[Problem to work on]:
For every entry below, give an exact repeat and leave out the pictures.

>>>

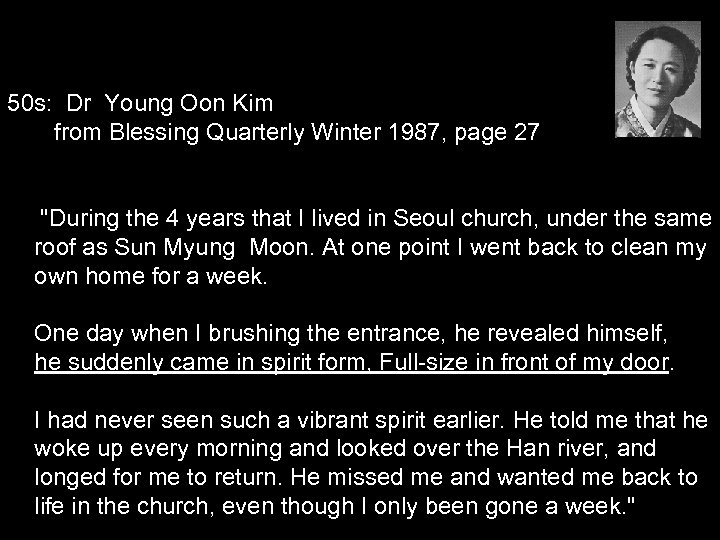50 s: Dr Young Oon Kim from Blessing Quarterly Winter 1987, page 27 "During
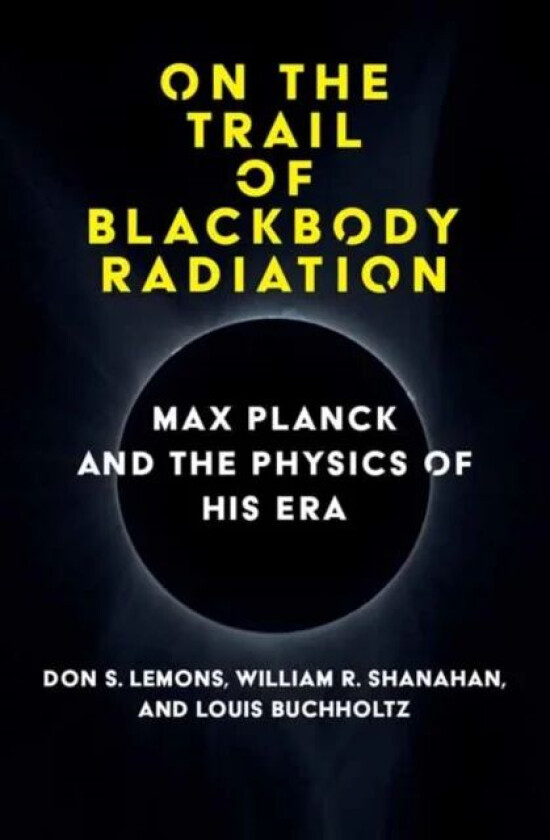 On the Trail of Blackbody Radiation av Don S. Lemons, William R. Shanahan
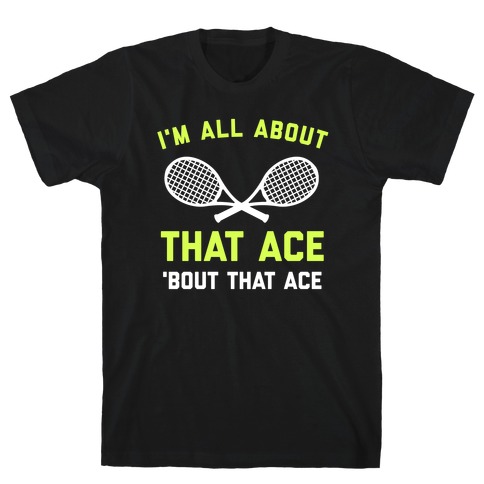 I'm All About That Ace T-Shirt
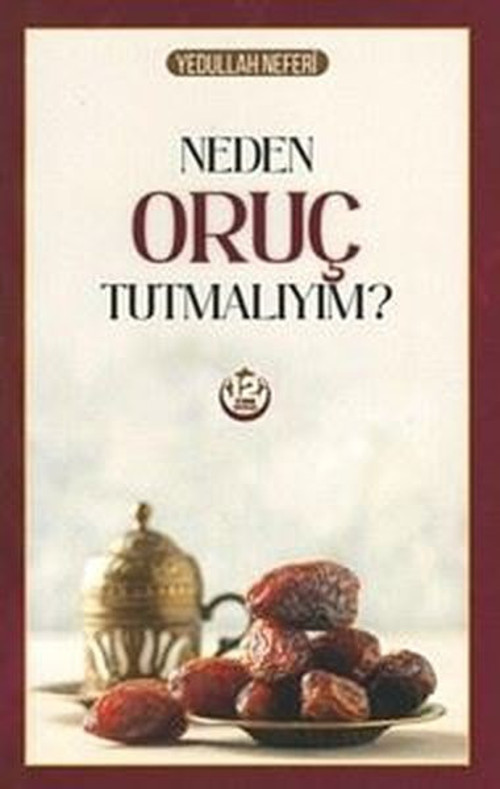 Neden Oruç Tutmalıyım?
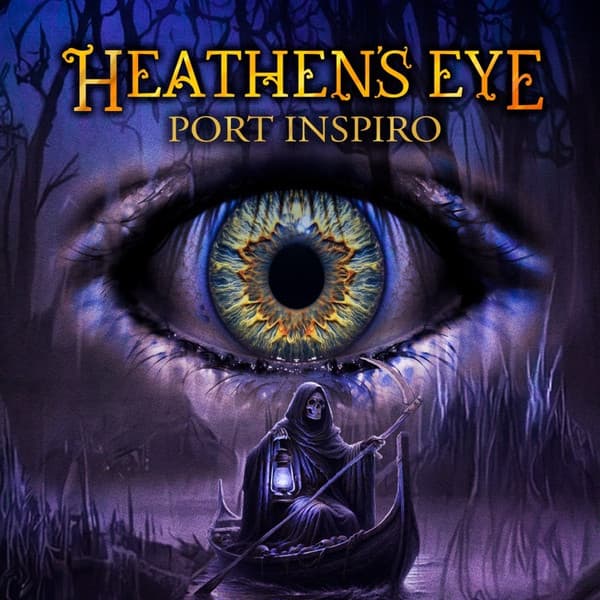 Heathen's Eye – Port Inspiro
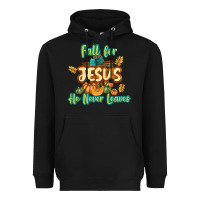 Black Fall for Jesus He Never Leaves Heavyweight Hoodie - texasbilliewilder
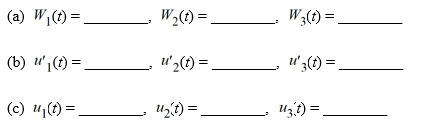 Consider the nonhomogeneous differential equation   The functions   form a fundamental set of solutions of the corresponding homogeneous equation    Suppose the method of variation of parameters is to be used to find a particular solution Y<sub>p</sub> of the nonhomogeneous differential equation. Then,   for appropriately-chosen functions   As part of the process of forming this solution, find the following quantities.   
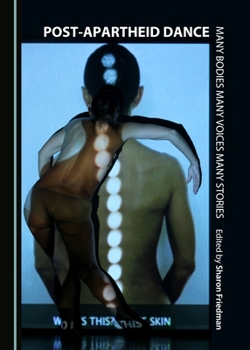 Paperback Post-Apartheid Dance: Many Bodies Many Voices Many Stories Book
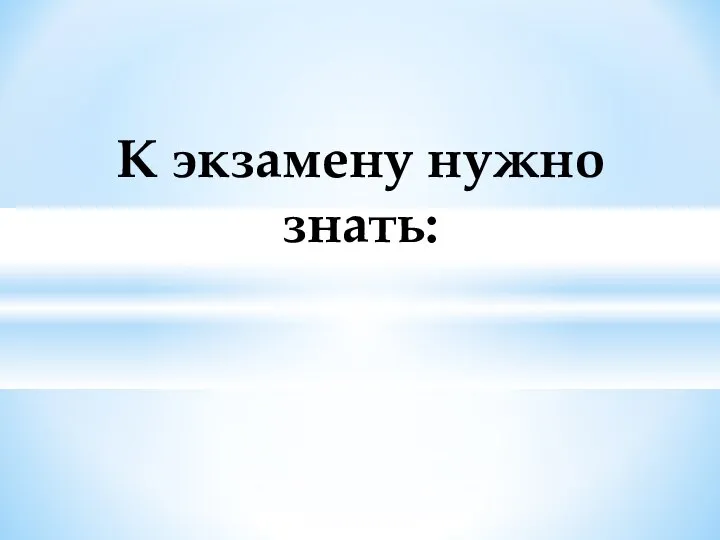 К экзамену нужно знать:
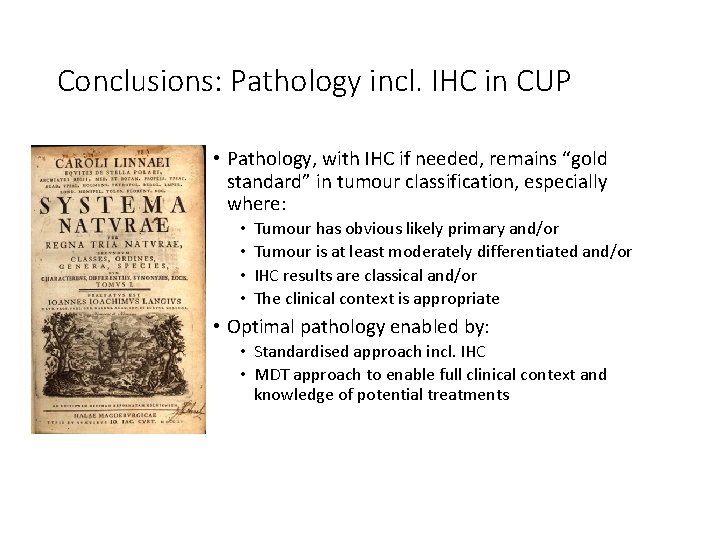 Conclusions: Pathology incl. IHC in CUP • Pathology, with IHC if needed, remains “gold Conclusions: Pathology incl. IHC in CUP • Pathology, with IHC if needed, remains “gold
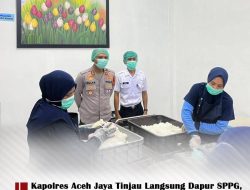Kapolres Aceh Jaya Tinjau Langsung Dapur SPPG, Memastikan Semua Persiapan Makanan dan Kebersihan Sesuai Standar
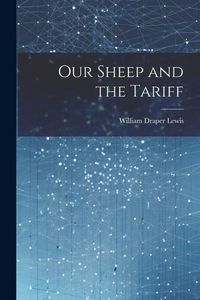 Produktbild: Our Sheep and the Tariff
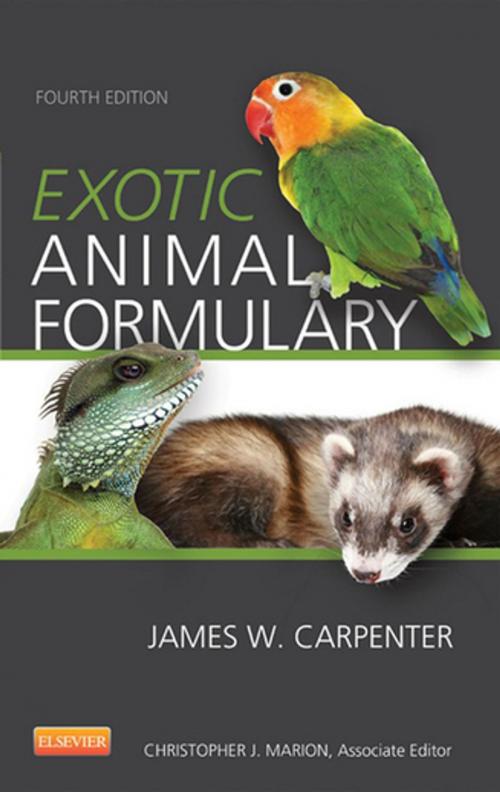 Cover of the book Exotic Animal Formulary - eBook by James W. Carpenter, MS, DVM, Dipl ACZM, Elsevier Health Sciences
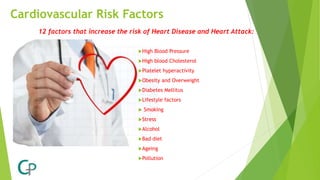 Cardiovascular Risk Factors
High Blood Pressure
High blood Cholesterol
Platelet hyperactivity
Obesity and Overweight
Diabetes Mellitus
Lifestyle factors
 Smoking
Stress
Alcohol
Bad diet
Ageing
Pollution
12 factors that increase the risk of Heart Disease and Heart Attack:
 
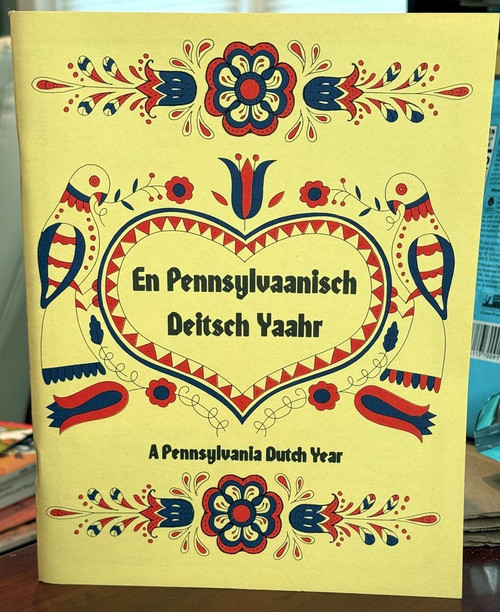 En Pennsylvaanisch Deitsch Yaahr: A Pennsylvania Dutch Year 1990 1st Ed PA Dutch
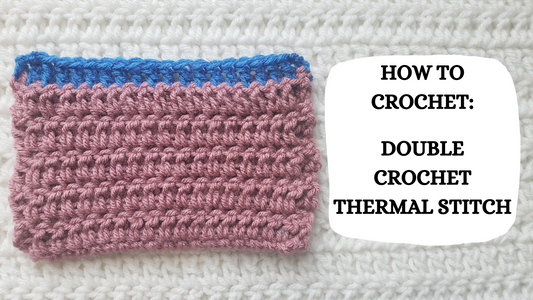 Crochet Video Tutorial - How To Crochet: Double Crochet Thermal Stitch!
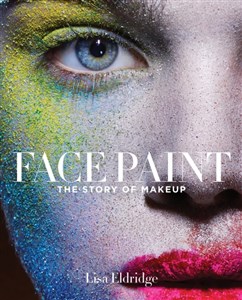 Bild von Face Paint: The Story of Makeup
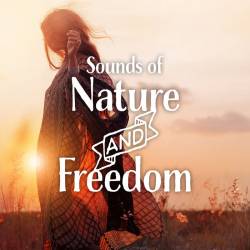 Sounds Of Nature And Freedom (2023) - Downtempo, Chillout, Lounge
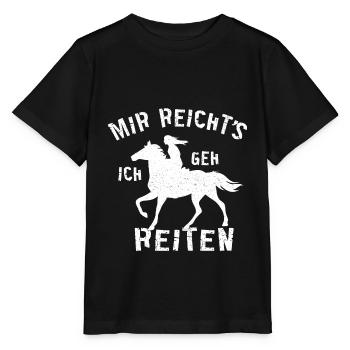 Mir Reichts Ich Geh Reiten Reiter Pferde Geschenk - Stanley/Stella Kinder T-Shirt MINI CREATOR  - Schwarz - Vorne - Mikhail (115cm)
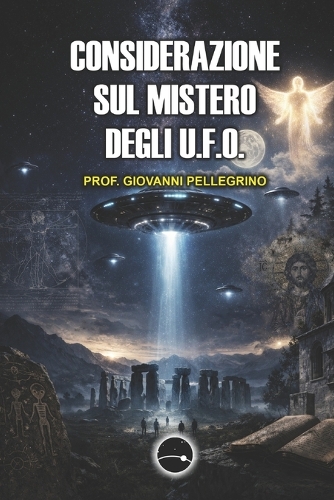 Considerazione Sul Mistero Degli UFO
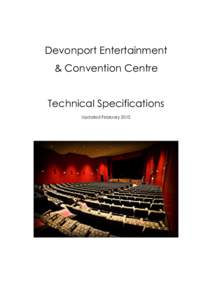Devonport Entertainment & Convention Centre Technical Specifications Updated February 2015  Key Contacts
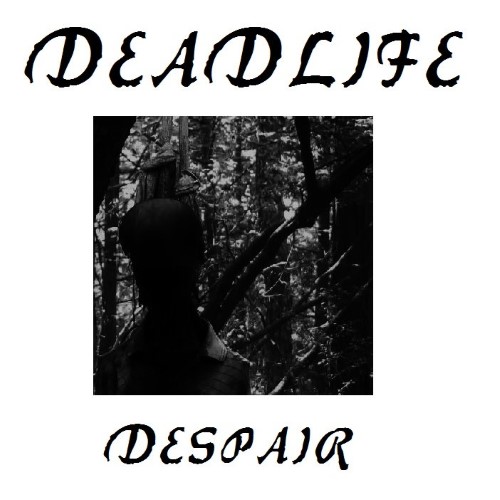 DEADLIFE - Despair cover 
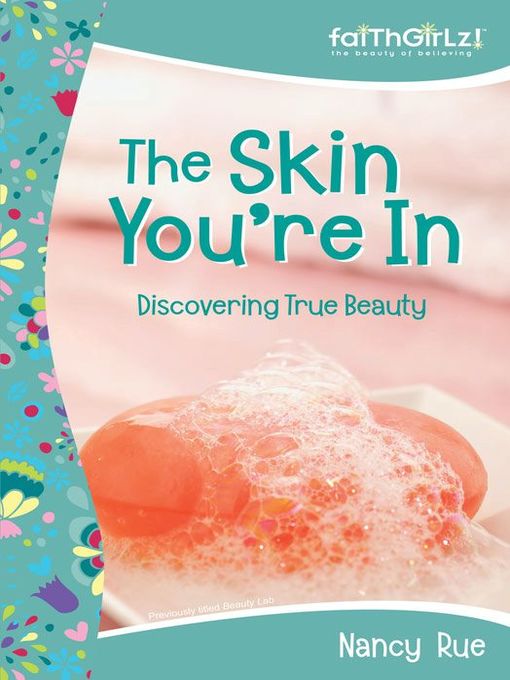 Title details for The Skin You're In by Nancy N. Rue - Available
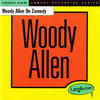 Woody Allen Woody Allen on Comedy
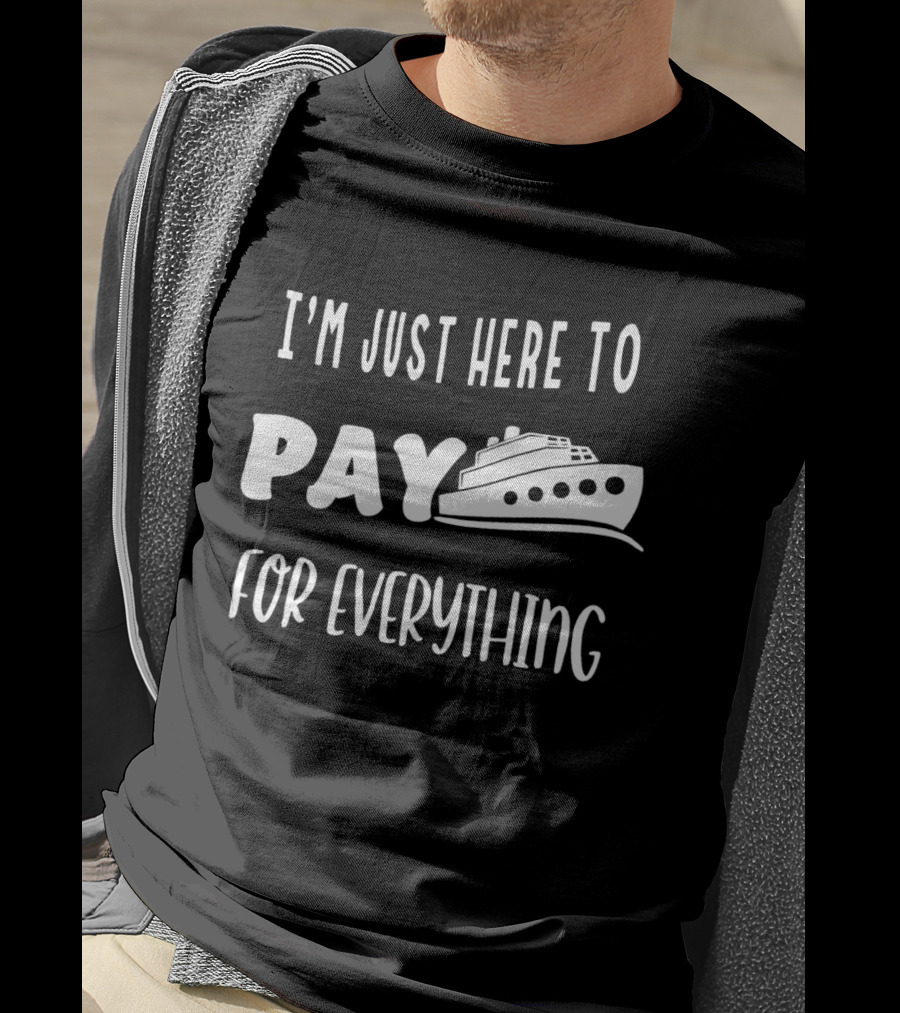 I’m Just Here To Pay For Everything Cruise Ship Humor T-Shirt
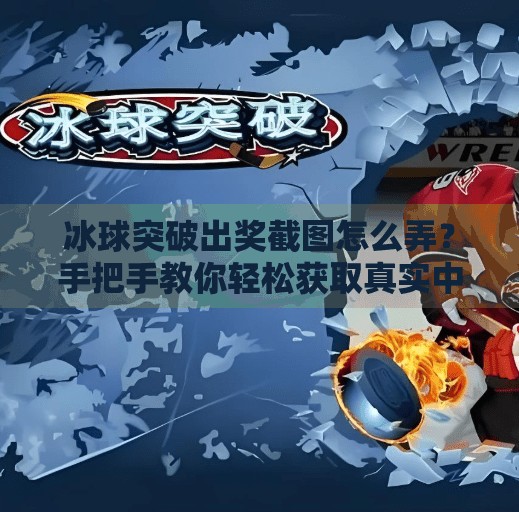 冰球突破出奖截图怎么弄？手把手教你轻松获取真实中奖凭证！冰球突破出奖截图怎么弄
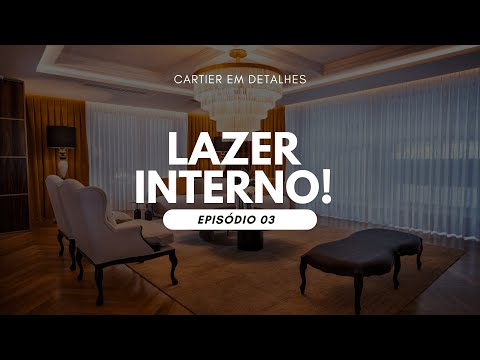 Cartier em detalhes: Lazer Interno! [Episódio 03]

<<<

[Written solution]:
50 s: Dr Young Oon Kim from Blessing Quarterly Winter 1987, page 27 "During
 On the Trail of Blackbody Radiation av Don S. Lemons, William R. Shanahan
 I'm All About That Ace T-Shirt
 Neden Oruç Tutmalıyım?
 Heathen's Eye – Port Inspiro
 Black Fall for Jesus He Never Leaves Heavyweight Hoodie - texasbilliewilder
 Consider the nonhomogeneous differential equation   The functions   form a fundamental set of solutions of the corresponding homogeneous equation    Suppose the method of variation of parameters is to be used to find a particular solution Y<sub>p</sub> of the nonhomogeneous differential equation. Then,   for appropriately-chosen functions   As part of the process of forming this solution, find the following quantities.   
 Paperback Post-Apartheid Dance: Many Bodies Many Voices Many Stories Book
 К экзамену нужно знать:
 Conclusions: Pathology incl. IHC in CUP • Pathology, with IHC if needed, remains “gold Conclusions: Pathology incl. IHC in CUP • Pathology, with IHC if needed, remains “gold
Kapolres Aceh Jaya Tinjau Langsung Dapur SPPG, Memastikan Semua Persiapan Makanan dan Kebersihan Sesuai Standar
 Produktbild: Our Sheep and the Tariff
 Cover of the book Exotic Animal Formulary - eBook by James W. Carpenter, MS, DVM, Dipl ACZM, Elsevier Health Sciences
 Cardiovascular Risk Factors
High Blood Pressure
High blood Cholesterol
Platelet hyperactivity
Obesity and Overweight
Diabetes Mellitus
Lifestyle factors
 Smoking
Stress
Alcohol
Bad diet
Ageing
Pollution
12 factors that increase the risk of Heart Disease and Heart Attack:
 
 En Pennsylvaanisch Deitsch Yaahr: A Pennsylvania Dutch Year 1990 1st Ed PA Dutch
 Crochet Video Tutorial - How To Crochet: Double Crochet Thermal Stitch!
 Bild von Face Paint: The Story of Makeup
 Sounds Of Nature And Freedom (2023) - Downtempo, Chillout, Lounge
 Mir Reichts Ich Geh Reiten Reiter Pferde Geschenk - Stanley/Stella Kinder T-Shirt MINI CREATOR  - Schwarz - Vorne - Mikhail (115cm)
 Considerazione Sul Mistero Degli UFO
Devonport Entertainment & Convention Centre Technical Specifications Updated February 2015  Key Contacts
 DEADLIFE - Despair cover 
 Title details for The Skin You're In by Nancy N. Rue - Available
 Woody Allen Woody Allen on Comedy
 I’m Just Here To Pay For Everything Cruise Ship Humor T-Shirt
 冰球突破出奖截图怎么弄？手把手教你轻松获取真实中奖凭证！冰球突破出奖截图怎么弄
 Cartier em detalhes: Lazer Interno! [Episódio 03]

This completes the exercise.